Reasons for Spike in Electricity Futures Prices Traded on Singapore Exchange in July 2021
Ministry of Trade and IndustrySpeakers
Summary
This question concerns MP Alex Yam's inquiry into the reasons for the July 2021 electricity futures price spike and whether there was any potential market manipulation. Minister for Trade and Industry Gan Kim Yong explained that the volatility resulted from an unplanned upstream gas curtailment, which has since been resolved without any observed trading irregularities. He clarified that the market is regulated under the Securities and Futures Act by the Singapore Exchange to ensure fairness, order, and transparency. Minister for Trade and Industry Gan Kim Yong highlighted that the Energy Market Authority requires electricity retailers to hedge at least 50% of their contracted load against wholesale prices.

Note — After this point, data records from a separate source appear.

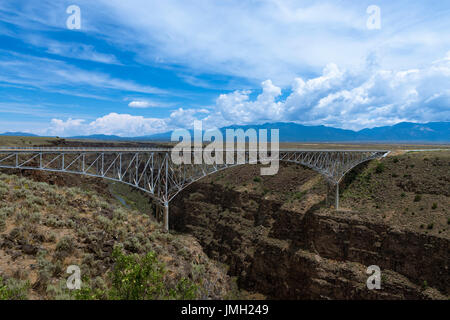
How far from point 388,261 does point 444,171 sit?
54.6 ft

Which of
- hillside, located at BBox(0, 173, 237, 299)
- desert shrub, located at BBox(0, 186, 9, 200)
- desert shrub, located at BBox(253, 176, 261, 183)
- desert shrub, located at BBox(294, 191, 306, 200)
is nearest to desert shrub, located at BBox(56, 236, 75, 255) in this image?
hillside, located at BBox(0, 173, 237, 299)

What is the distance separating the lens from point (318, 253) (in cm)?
3469

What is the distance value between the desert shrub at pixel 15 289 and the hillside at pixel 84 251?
3 cm

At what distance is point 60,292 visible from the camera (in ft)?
31.8

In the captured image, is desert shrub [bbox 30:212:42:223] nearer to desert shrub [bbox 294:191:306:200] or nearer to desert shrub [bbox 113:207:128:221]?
desert shrub [bbox 113:207:128:221]

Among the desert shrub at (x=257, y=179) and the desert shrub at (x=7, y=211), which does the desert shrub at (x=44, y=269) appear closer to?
the desert shrub at (x=7, y=211)

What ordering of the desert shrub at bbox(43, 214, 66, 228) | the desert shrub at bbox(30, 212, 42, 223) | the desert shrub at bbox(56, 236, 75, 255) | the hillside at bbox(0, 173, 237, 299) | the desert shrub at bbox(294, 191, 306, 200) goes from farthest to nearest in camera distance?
the desert shrub at bbox(294, 191, 306, 200) < the desert shrub at bbox(43, 214, 66, 228) < the desert shrub at bbox(30, 212, 42, 223) < the desert shrub at bbox(56, 236, 75, 255) < the hillside at bbox(0, 173, 237, 299)

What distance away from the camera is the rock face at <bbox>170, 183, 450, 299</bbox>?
2866cm

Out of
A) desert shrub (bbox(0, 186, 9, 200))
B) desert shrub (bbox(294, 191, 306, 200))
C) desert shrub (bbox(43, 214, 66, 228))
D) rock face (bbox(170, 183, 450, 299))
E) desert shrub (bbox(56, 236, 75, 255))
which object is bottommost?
rock face (bbox(170, 183, 450, 299))

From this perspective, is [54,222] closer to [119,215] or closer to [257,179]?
[119,215]

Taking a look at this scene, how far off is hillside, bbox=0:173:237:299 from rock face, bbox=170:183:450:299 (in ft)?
59.3

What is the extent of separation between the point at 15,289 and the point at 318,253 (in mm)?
32164

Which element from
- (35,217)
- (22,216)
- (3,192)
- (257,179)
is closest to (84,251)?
(35,217)
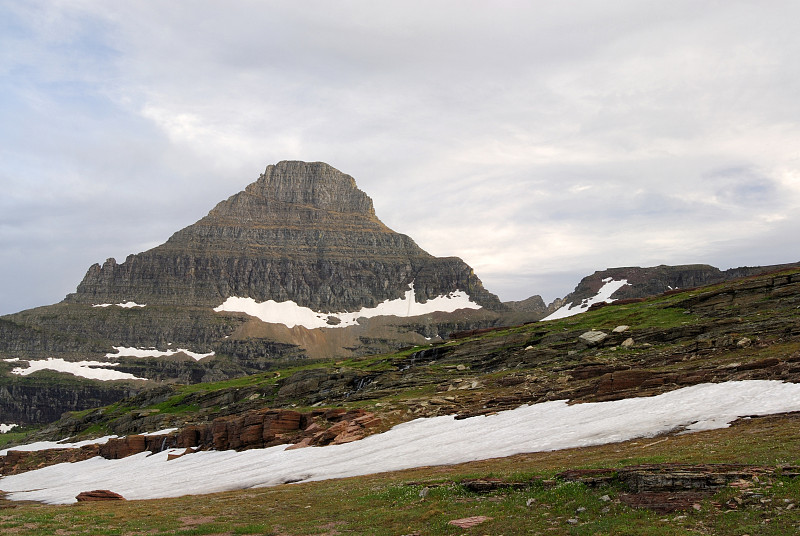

He concluded by encouraging retailers to review their risk management practices to ensure they are sufficiently protected against future price movements in the electricity market.
Transcript
68 Mr Alex Yam asked the Minister for Trade and Industry (a) what are the reasons for the spike in electricity futures prices traded on the Singapore Exchange in July 2021; (b) whether the Ministry has received any complaints from electricity retailers of potential manipulation in the market; and (c) whether the Ministry regulates the market to check on any price fixing or manipulation.
Mr Gan Kim Yong: The Electricity Futures Market (EFM) is operated by the Singapore Exchange (SGX) in line with its obligations as an approved exchange under the Securities and Futures Act (SFA). Under SFA, SGX is required to ensure that the markets it operates are fair, orderly and transparent and there is no market manipulation. SGX has assessed that the increased volatility in electricity futures prices in the month of July 2021 can be attributed to price movements in the underlying spot electricity market. In particular, SGX noted that this coincided with an unplanned gas curtailment which caused prices to increase in the underlying spot market. The gas curtailment was due to a temporary drop in gas production upstream which has since been resolved. The spot electricity prices have now stabilised. In its assessment, SGX did not observe any trading irregularities during this period of increased volatility in electricity futures prices.
MTI and the Energy Market Authority (EMA) have engaged the Independent Retailers’ Association on the recent price volatility. EMA requires all Open Electricity Market (OEM) electricity retailers to hedge at least 50% of their contracted load against wholesale electricity prices. Any exposure is taken at the retailer’s own risk. We encourage all electricity retailers to review their risk management practices and ensure that they are sufficiently hedged against price movements.